*** Opening Task material ***

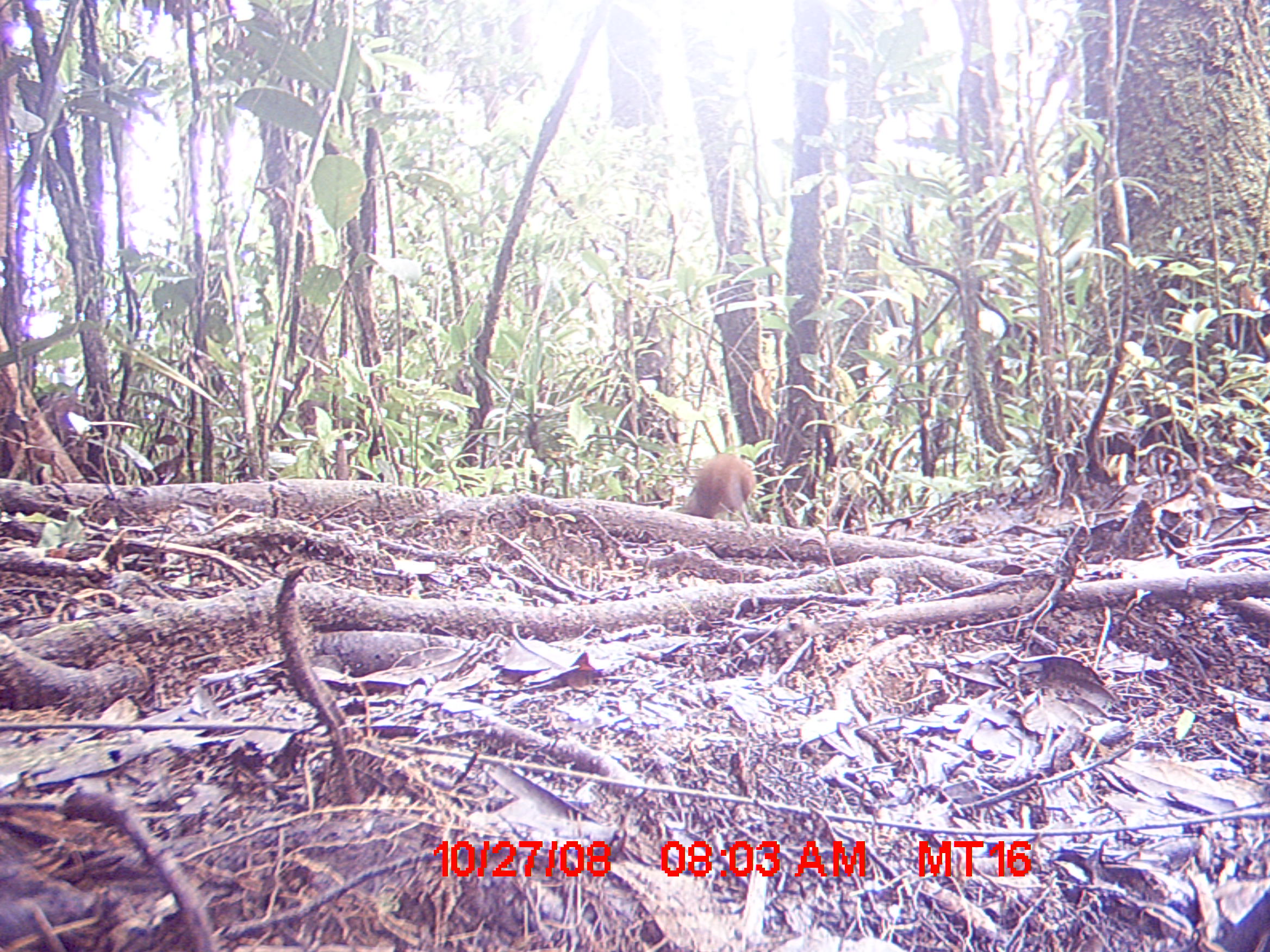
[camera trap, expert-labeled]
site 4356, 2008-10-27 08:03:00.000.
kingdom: Animalia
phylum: Chordata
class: Mammalia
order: Rodentia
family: Nesomyidae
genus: Nesomys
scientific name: Nesomys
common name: nesomys rodents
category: nesomys sp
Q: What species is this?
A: Nesomys sp (nesomys rodents) (Nesomys).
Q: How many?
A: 1.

*** Closing Task material ***

Exercise:
Where an entry contains an image, drop the image and copy everything else word for word.

Exercise answer:
[camera trap, expert-labeled]
site 4356, 2008-10-27 08:03:00.000.
kingdom: Animalia
phylum: Chordata
class: Mammalia
order: Rodentia
family: Nesomyidae
genus: Nesomys
scientific name: Nesomys
common name: nesomys rodents
category: nesomys sp
Q: What species is this?
A: Nesomys sp (nesomys rodents) (Nesomys).
Q: How many?
A: 1.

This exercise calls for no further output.